As drug prices continue to weigh on public and private payers and as Congress hasn't meaningfully addressed the issue, Arizona has unveiled a plan it thinks can help it fight spiraling costs.

The state has requested for the ability for its Medicaid program to refuse coverage of certain pricey breakthrough drugs and drugs that have therapeutic equivalents. Essentially, the state would like to manage a prescription drug formulary, as private payers do each year to pressure drugmakers for better rebates and discounts.

Currently, the state's Medicaid system is restricted from managing coverage and must pay for all drugs that are part of a rebate agreement between drugmakers and the HHS, according to a letter from Arizona healthcare official Thomas Betlach. The new proposals are laid out in a letter (PDF) from Betlach, director of Arizona's Health Care Cost Containment System, to CMS director Seema Verma and Center for Medicaid and CHIP Services Director Brian Neale.

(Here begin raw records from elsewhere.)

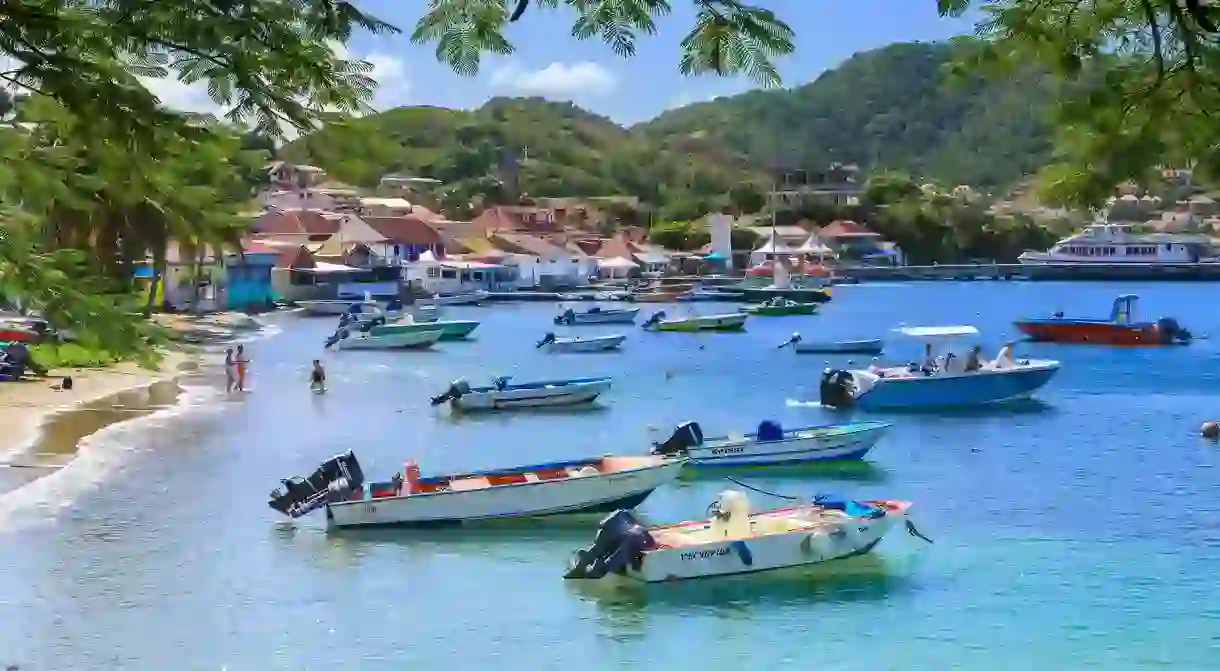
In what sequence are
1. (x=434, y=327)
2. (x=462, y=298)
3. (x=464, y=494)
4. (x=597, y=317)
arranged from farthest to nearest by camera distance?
(x=462, y=298)
(x=597, y=317)
(x=434, y=327)
(x=464, y=494)

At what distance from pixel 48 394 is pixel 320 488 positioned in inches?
658

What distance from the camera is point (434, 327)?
67.1 meters

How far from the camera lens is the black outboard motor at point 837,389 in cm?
4088

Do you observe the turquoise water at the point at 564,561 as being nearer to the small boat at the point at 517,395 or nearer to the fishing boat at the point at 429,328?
the small boat at the point at 517,395

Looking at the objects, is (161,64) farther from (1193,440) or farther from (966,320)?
(966,320)

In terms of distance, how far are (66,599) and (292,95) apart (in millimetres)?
13783

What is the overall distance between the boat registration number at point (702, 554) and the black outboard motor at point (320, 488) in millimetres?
6093

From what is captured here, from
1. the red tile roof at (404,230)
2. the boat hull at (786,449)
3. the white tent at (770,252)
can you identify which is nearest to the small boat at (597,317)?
the red tile roof at (404,230)

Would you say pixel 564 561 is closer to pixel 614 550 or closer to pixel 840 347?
pixel 614 550

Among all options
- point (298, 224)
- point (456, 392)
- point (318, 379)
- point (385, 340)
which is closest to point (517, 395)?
point (456, 392)

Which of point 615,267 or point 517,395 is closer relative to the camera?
point 517,395

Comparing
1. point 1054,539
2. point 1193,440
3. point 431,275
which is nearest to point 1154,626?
point 1054,539

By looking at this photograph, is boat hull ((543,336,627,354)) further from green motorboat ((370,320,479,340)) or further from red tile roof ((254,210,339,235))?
red tile roof ((254,210,339,235))

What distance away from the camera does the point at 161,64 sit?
7.49 meters
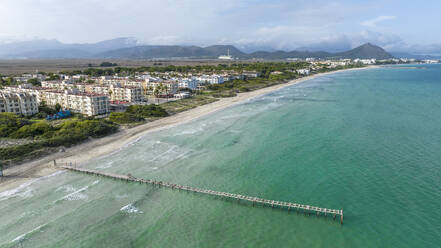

Arizona would like to exclude coverage for breakthrough drugs "until market prices are consistent with the reasonable fiscal administration and sufficient data exists regarding the cost-effectiveness of the drug, without losing the Medicaid Drug Rebate," Betlach wrote. He said in many cases, the state would cover two drugs in each therapeutic class. The prescription drug proposals are among a group of other ideas Betlach has to fight high healthcare costs. And there's an obvious reason for the request. As Betlach points out, the state's prerebate costs for prescription drugs dispensed by pharmacies grew 42% between 2014 and 2016.

Massachusetts introduced (PDF) a similar proposal back in September, part of a wave of states looking to take drug costs into their own hands after years of commentary—but no significant action—from Congress. California, Maryland, and Nevada have already implemented their own drug pricing measures that take on the issue.

Maryland is focusing on "unconscionable" drug price hikes in the generic market, while Nevada's approach also targets pharmacy benefit managers and hopes to bring transparency to diabetes drug pricing. California, for its part, passed a bill that will require health insurers to disclose the costs of certain drugs and force pharmaceutical manufacturers to give advance warning of price hikes. Some of the info will be posted on a government website.

While dozens of states around the country are looking to take on prices, the pharma industry has resisted several of the measures.